Evaluation of feasible machine learning techniques for predicting the time to fly and aircraft speed profile on final approach

Predictive dynamic support tool on final approach

More Info
expand_more

Abstract

currently, at many airports, the runway throughput is the limiting factor for the overall capacity. Among the most important constraining parameters is the separation minima expressed in distance. On the top of these minima, the difference of the leader and follower aircraft speed profiles imposes to consider buffer to cope with compression effect. Currently, Air Traffic Control Officers (ATCO’s) take these buffers on the basis of their training and experience. However, this experience will not be sufficient to safety deploy advanced concepts, like pair-wise separations, that increase variability in the separations to be delivered and therefore in the compression buffer to be considered. Systematic analysis of years of radar tracks has allowed to better predict the buffers to apply by characterising the time to fly (T2F) given a separation distance and True Airspeed (TAS) profile as a function of meteorological parameters.
This paper presents how Machine Learning (ML) techniques may be used for predicting the T2F and TAS profile on final approach.

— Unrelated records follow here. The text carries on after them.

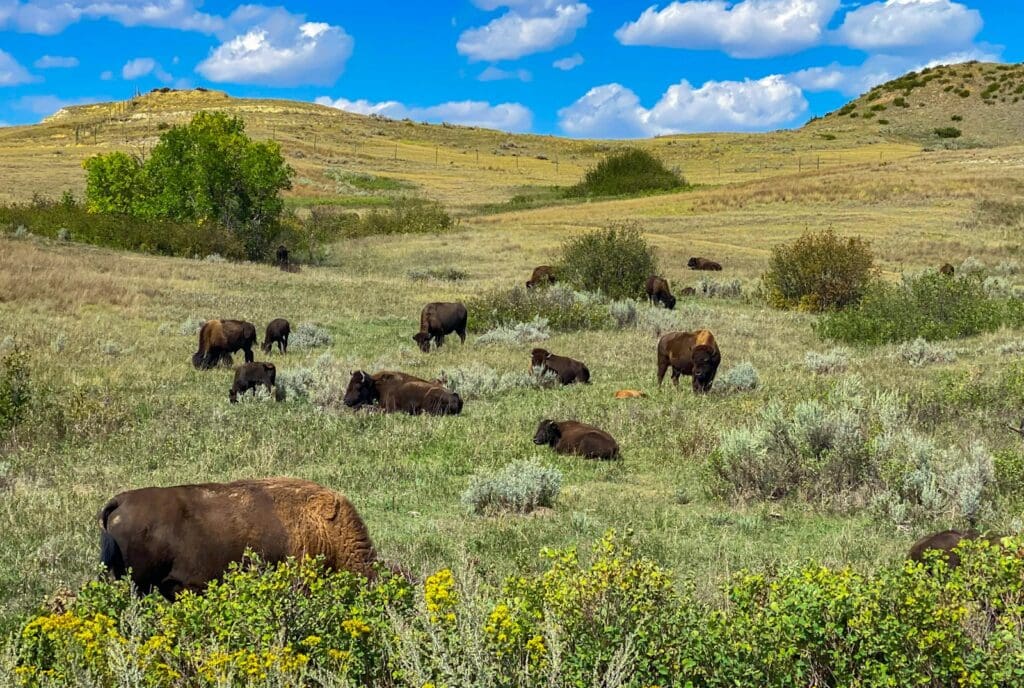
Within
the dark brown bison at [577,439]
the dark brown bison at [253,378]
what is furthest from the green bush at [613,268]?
the dark brown bison at [577,439]

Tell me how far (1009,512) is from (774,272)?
65.7 ft

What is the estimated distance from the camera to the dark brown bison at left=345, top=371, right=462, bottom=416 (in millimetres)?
12180

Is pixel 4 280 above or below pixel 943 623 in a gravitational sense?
above

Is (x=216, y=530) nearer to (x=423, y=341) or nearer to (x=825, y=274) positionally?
(x=423, y=341)

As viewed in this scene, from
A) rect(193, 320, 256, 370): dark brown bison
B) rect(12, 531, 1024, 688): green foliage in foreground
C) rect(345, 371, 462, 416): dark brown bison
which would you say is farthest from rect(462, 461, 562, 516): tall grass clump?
rect(193, 320, 256, 370): dark brown bison

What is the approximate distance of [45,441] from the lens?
10266mm

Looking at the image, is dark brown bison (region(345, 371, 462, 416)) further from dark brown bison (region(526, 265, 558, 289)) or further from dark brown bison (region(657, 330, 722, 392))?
dark brown bison (region(526, 265, 558, 289))

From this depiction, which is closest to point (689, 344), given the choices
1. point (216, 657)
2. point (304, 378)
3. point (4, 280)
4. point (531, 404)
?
point (531, 404)

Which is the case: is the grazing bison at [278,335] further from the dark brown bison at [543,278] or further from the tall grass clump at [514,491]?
the tall grass clump at [514,491]

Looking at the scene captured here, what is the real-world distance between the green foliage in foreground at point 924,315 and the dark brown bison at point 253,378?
1239cm

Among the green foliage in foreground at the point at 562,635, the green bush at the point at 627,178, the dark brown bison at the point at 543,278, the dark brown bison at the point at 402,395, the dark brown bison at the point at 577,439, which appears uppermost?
the green bush at the point at 627,178

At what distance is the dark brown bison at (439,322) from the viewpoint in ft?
60.1

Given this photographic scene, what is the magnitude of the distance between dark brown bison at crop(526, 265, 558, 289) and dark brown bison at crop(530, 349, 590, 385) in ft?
38.7

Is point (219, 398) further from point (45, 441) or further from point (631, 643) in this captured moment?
point (631, 643)
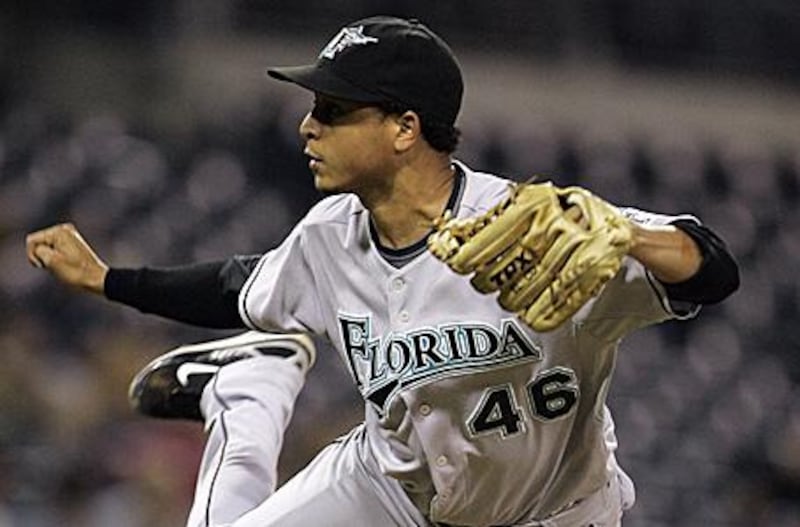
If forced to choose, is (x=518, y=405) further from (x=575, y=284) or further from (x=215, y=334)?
(x=215, y=334)

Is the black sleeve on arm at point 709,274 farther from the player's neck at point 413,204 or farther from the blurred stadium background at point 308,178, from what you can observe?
the blurred stadium background at point 308,178

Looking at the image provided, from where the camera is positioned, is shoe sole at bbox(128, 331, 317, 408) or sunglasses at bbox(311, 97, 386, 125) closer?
sunglasses at bbox(311, 97, 386, 125)

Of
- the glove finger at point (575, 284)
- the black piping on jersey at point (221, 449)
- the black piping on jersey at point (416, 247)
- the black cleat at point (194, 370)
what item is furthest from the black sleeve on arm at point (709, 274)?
the black cleat at point (194, 370)

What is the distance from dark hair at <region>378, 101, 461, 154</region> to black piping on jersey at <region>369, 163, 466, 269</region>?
1.6 inches

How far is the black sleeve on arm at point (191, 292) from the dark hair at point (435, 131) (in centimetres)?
39

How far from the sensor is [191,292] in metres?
2.56

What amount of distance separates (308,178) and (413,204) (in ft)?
13.7

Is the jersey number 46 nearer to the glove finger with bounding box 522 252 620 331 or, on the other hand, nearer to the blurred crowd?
the glove finger with bounding box 522 252 620 331

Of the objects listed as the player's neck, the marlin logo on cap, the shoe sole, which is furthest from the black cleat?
the marlin logo on cap

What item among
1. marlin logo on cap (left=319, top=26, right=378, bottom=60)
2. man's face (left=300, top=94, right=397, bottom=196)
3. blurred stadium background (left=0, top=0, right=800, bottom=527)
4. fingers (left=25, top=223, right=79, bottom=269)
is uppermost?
marlin logo on cap (left=319, top=26, right=378, bottom=60)

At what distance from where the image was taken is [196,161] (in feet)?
21.0

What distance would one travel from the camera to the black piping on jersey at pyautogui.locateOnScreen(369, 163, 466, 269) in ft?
7.49

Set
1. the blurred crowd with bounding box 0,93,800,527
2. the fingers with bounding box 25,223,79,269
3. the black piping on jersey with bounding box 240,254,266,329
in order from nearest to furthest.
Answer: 1. the black piping on jersey with bounding box 240,254,266,329
2. the fingers with bounding box 25,223,79,269
3. the blurred crowd with bounding box 0,93,800,527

Different ML techniques will be assessed on their forecast performance, computational time and amount of data needed for delivering a reliable prediction. The techniques will be applied on 2 different major European airports traffic and will be benchmarked against Optimized Runway Delivery (ORD) study using a Model Based Approach (MBA) for deriving the T2F and TAS. As a result the most efficient ML techniques will be applied on two case studies for predicting the T2F and TAS.